How Often Should I Change Wild Bird Food?
Some foods need to be changed more often than others (like jelly compared to seeds). In general, most bird foods last about 5-7 days. Even if the food doesn’t look bad, it’s on its way out. Clean and refill the feeder to keep everything good. Sugar-heavy and fat-heavy foods might go bad faster.
What Birdseed Should You Avoid?
Many birdseed mixes contain additives that wild birds don’t like. Birds are very picky, so they’ll throw the food aside without any regard. We’re going to list some of the foods that bids simply don’t like:
-Milo/Sorghum: Only a few ground-feeding birds like turkeys, pheasants, or quails eat this. Every other bird will just throw it to the side. Some people confuse this with white millet since they look similar, but white millet is good for birds
-Oats: Only starlings and grackles like oats, every other bird hates this
-Canary Seed: This is good for pet food, but not for wild birds
-Wheat, Other Grains: Most wild birds don’t eat wheat. Pets might after enough coaxing, but wild birds tend to avoid it
-Other Fillers: rice, golden and red millet, flax, rapeseed, and buckwheat
Can Budgies Eat Wild Bird Food?
Budgies are another name for parakeets. Wild bird food is great as a treat, but often has too much fat for them. You don’t want an obese budgie, do you? Perfect as a treat, but it’s the same as pie or ice cream for people.
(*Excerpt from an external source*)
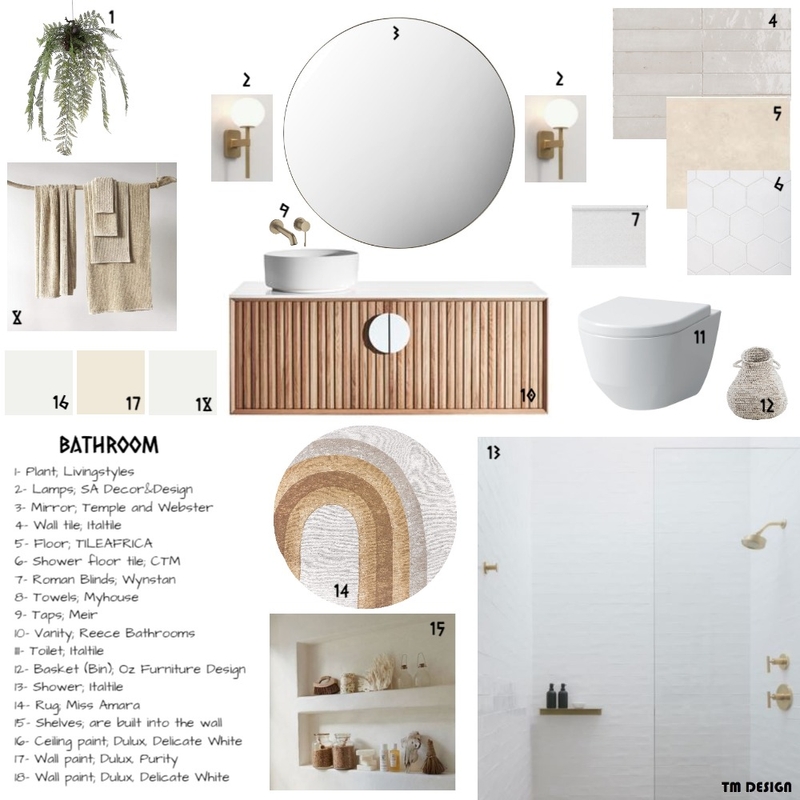 SB WC Mood Board by TMDesign on Style Sourcebook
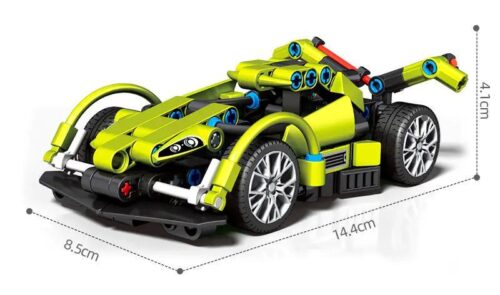 bộ lắp ráp Siêu xe thể thao SEMBO 7004 kích thước mô hình, đồ chơi mô hình Xe đua Technic cho bé trai 6 tuổi giá tốt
Can Cockatiels Eat Wild Bird Food?
Using a proper amount of corn, seeds, and grains is healthy for cockatiels, so they can have some wild bird food. However, be mindful that they primarily eat cockatiel-specific food to keep them healthy.
Can Parrots Eat Wild Bird Food?
Wild parrots love seeds and nuts. However, wild parrots often need more fat-heavy foods like this because they are foraging and they don’t know when they’ll get food again. Wild bird food is a fantastic treat, but keep them on their specific parrot food.